Under H.R. 3419, states must ensure that vehicles they register or inspect are in compliance with these federal standards—including VIN structure and certification labels.
4. Registration and Enforcement Duties of the States
Because VIN compliance is a federal safety requirement, states cannot title, register, or permit operation of a commercial trailer that lacks a valid, NHTSA-compliant VIN and certification label.
This ensures that:
- Only federally compliant, identifiable vehicles operate in interstate commerce.
- Law enforcement and FMCSA inspectors can trace, identify, and verify compliance for safety, insurance, and recall purposes.
- States maintain eligibility for federal safety-program funding.
In Plain Terms
- FMCSA (created by H.R. 3419) sets nationwide safety standards.
- States must adopt and enforce those standards to stay in the federal safety-funding program.
- Those federal standards include the VIN and manufacturer-certification requirements administered by NHTSA.
- Therefore, states are legally obligated to ensure that commercially manufactured trailers and motor vehicles registered or operated within their jurisdiction bear compliant VINs issued under 49 CFR Part 565 and labels under Part 567.
Violation of the “Non-Delegation Doctrine”
States and local governments cannot delegate legislative authority to a private, for-profit entity without oversight.
By adopting ICC 1215 standards wholesale, officials are outsourcing lawmaking to a private corporation—unconstitutional delegation under state and federal separation-of-powers principles.
Fraudulent Misrepresentation / Consumer Deception
Marketing this carrier system that is a temporary chassis as “compliant” or “approved” while exempting them from FMVSS, VIN, and insurance frameworks constitutes false representation under 15 U.S.C. § 45 (FTC Act) and state consumer-protection statutes.
Homeowners purchasing modular homes delivered on the “Ghost Trailer ” would be misled into believing they’re federally compliant when they’re not—grounds for consumer fraud or product liability claims.
Financial And Tax Angles
a. IRS Form 637 Manufacturer Registration
Manufacturers producing taxable trailers or chassis must register with IRS under Form 637, Activity M to qualify for excise-tax exemption or reporting.

Given records ::
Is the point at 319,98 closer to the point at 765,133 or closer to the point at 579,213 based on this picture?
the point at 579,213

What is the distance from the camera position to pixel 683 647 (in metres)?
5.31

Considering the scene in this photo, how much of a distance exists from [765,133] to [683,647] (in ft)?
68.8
---
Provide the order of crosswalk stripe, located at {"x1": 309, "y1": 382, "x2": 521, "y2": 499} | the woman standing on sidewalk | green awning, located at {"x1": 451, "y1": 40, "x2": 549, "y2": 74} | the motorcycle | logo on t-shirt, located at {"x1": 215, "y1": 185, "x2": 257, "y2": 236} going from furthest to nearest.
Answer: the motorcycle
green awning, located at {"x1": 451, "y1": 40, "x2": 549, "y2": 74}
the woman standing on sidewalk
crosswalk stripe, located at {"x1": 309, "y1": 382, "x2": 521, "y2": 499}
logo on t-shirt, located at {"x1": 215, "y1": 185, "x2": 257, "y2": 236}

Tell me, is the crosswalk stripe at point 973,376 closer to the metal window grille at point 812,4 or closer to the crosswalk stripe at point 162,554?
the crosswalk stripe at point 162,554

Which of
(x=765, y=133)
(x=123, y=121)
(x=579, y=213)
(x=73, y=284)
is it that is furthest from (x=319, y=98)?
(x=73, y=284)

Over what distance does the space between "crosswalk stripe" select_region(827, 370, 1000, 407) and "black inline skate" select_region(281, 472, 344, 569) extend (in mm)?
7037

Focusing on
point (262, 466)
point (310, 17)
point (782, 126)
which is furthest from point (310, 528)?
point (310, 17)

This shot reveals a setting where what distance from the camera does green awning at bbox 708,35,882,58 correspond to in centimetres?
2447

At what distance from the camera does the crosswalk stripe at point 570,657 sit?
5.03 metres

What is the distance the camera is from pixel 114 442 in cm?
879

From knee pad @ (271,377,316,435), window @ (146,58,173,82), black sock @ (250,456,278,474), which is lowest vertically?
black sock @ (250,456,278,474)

Tasks ::
(1) In the trailer VIN passage, under which IRS form and activity must manufacturers of taxable trailers or chassis register?
(2) Please go on with the trailer VIN passage, picking up after its final sentence.

Answers provided ::
(1) Form 637, Activity M.

(2)
“Ghost Trailer” builders bypass both the WMI registration and IRS manufacturer registration, creating a tax-evasion pattern across multiple agencies.
b. Highway-Use Reporting to FHWA
States must report vehicle registrations by VIN and class to FHWA for federal highway-fund allocation.
Missing VINs = under-reporting = false data submissions under 23 U.S.C. § 307, jeopardizing state funding accuracy.
1. Federal Legal and Oversight Angles
The ICC and its public-member participants (state officials) are functioning like de facto regulators—creating rules that later have the force of law.
Under the APA (5 U.S.C. §§ 551–559), any rule with binding effect must go through notice-and-comment rulemaking, economic impact analysis, and public review.
ICC bypasses all of this, turning private rulemaking into public law via adoption—thus circumventing due process and violating fundamental administrative law principles.
The ICC/THIA 1215 standard acts as “shadow regulation,” unlawfully avoiding APA transparency and federal oversight with the chassis requirements.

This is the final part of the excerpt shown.